Saved entries:
______________________________

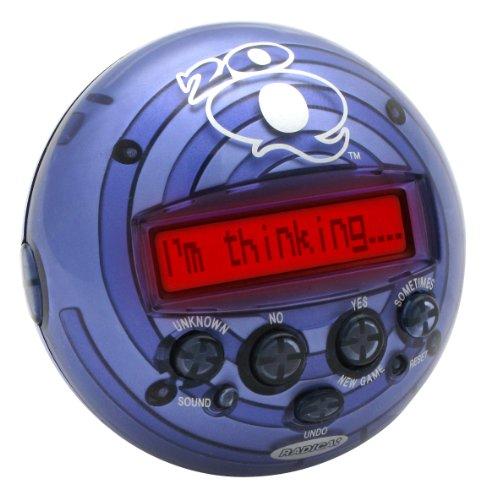 20Q Version 3.0 - Blue by Mattel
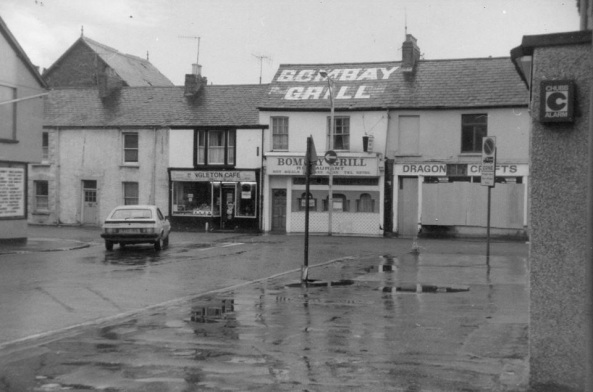 Bottom Dillwyn Street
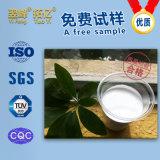 水ステアリン酸、Tby-200の韓国のブランド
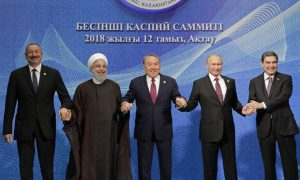 The Caspian sea summit-Iranian regime gave away the country's resources in order to keep in power longer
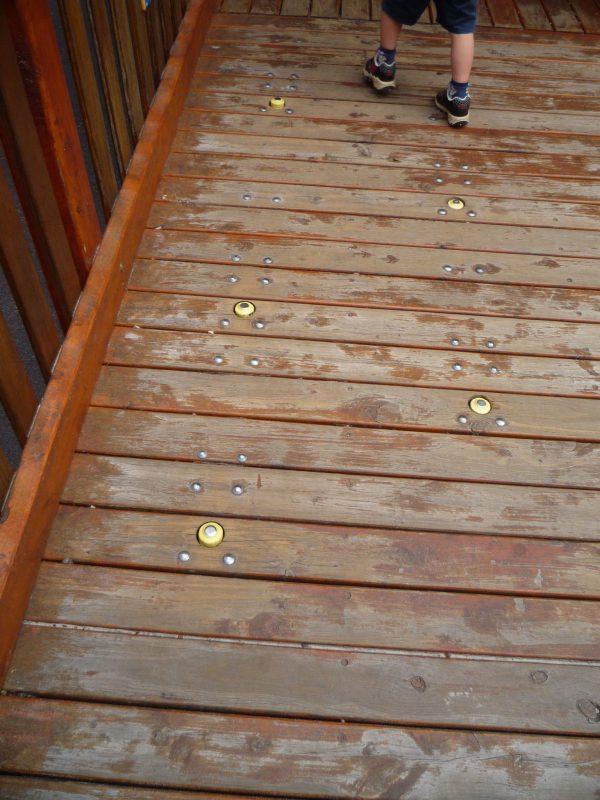 写真:茶色のスロープの床に、黄色いボタンのような突起が並んでいる。突起の直径は5センチほど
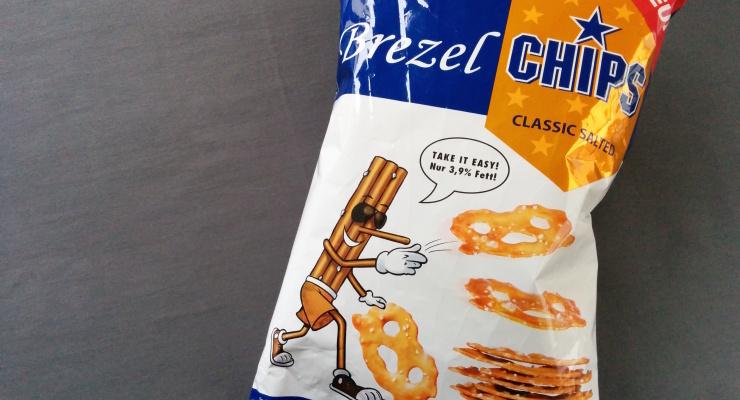 Soletti Brezel Chips
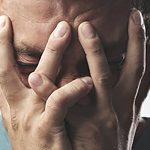 Salir de la deuda: 8 consejos para decirle adiós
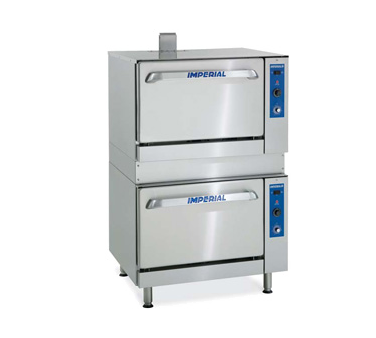 Imperial IR-36-DS-CC oven, gas, restaurant type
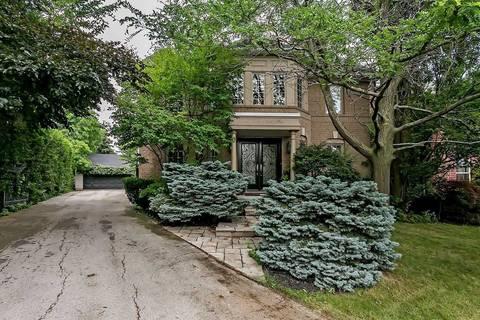 House for sale at 2005 Peak Pl Oakville Ontario - MLS: W4557618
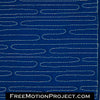 Free Motion Quilting Tutorial Etch n' Sketch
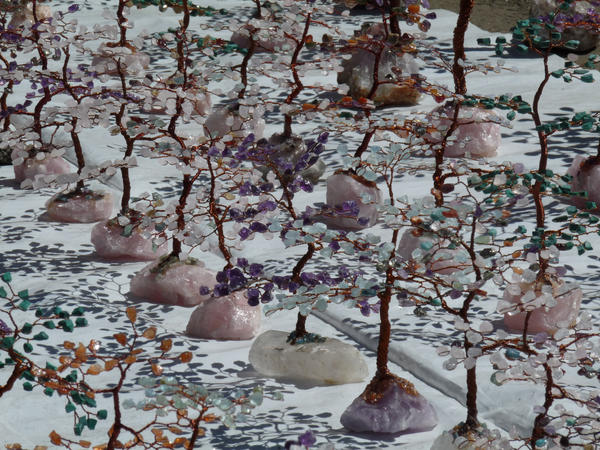 Crystal Trees by Livelyliz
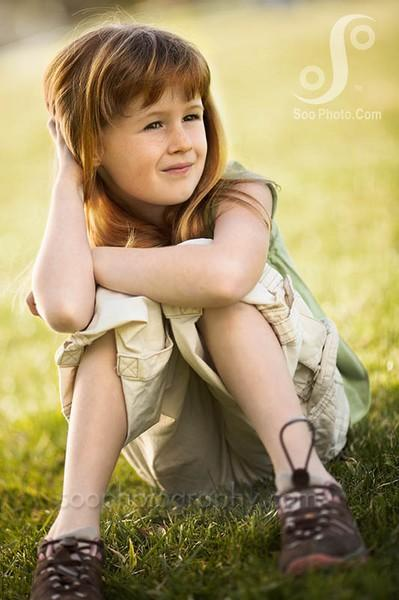 Cute Child Models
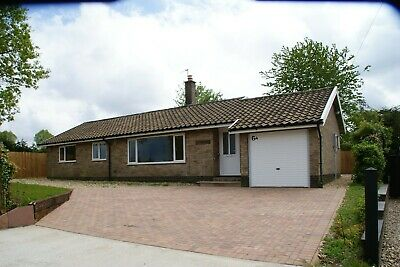 Opportunity ! Norfolk project -3Bed Det. Bungalow + Large Plot with DPP 3B Bung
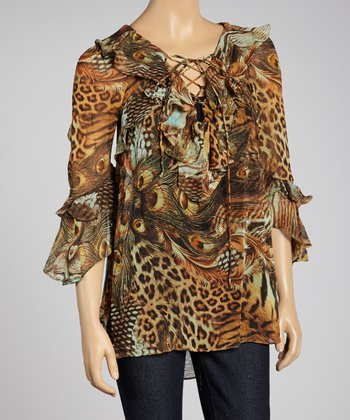 Gold Animal Peasant Top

______________________________

**TRY IT:** In the copy, include every entry above exactly and leave out each picture.

**RESPONSE:**
 20Q Version 3.0 - Blue by Mattel
 Bottom Dillwyn Street
 水ステアリン酸、Tby-200の韓国のブランド
 The Caspian sea summit-Iranian regime gave away the country's resources in order to keep in power longer
 写真:茶色のスロープの床に、黄色いボタンのような突起が並んでいる。突起の直径は5センチほど
 Soletti Brezel Chips
 Salir de la deuda: 8 consejos para decirle adiós
 Imperial IR-36-DS-CC oven, gas, restaurant type
 House for sale at 2005 Peak Pl Oakville Ontario - MLS: W4557618
 Free Motion Quilting Tutorial Etch n' Sketch
 Crystal Trees by Livelyliz
 Cute Child Models
 Opportunity ! Norfolk project -3Bed Det. Bungalow + Large Plot with DPP 3B Bung
 Gold Animal Peasant Top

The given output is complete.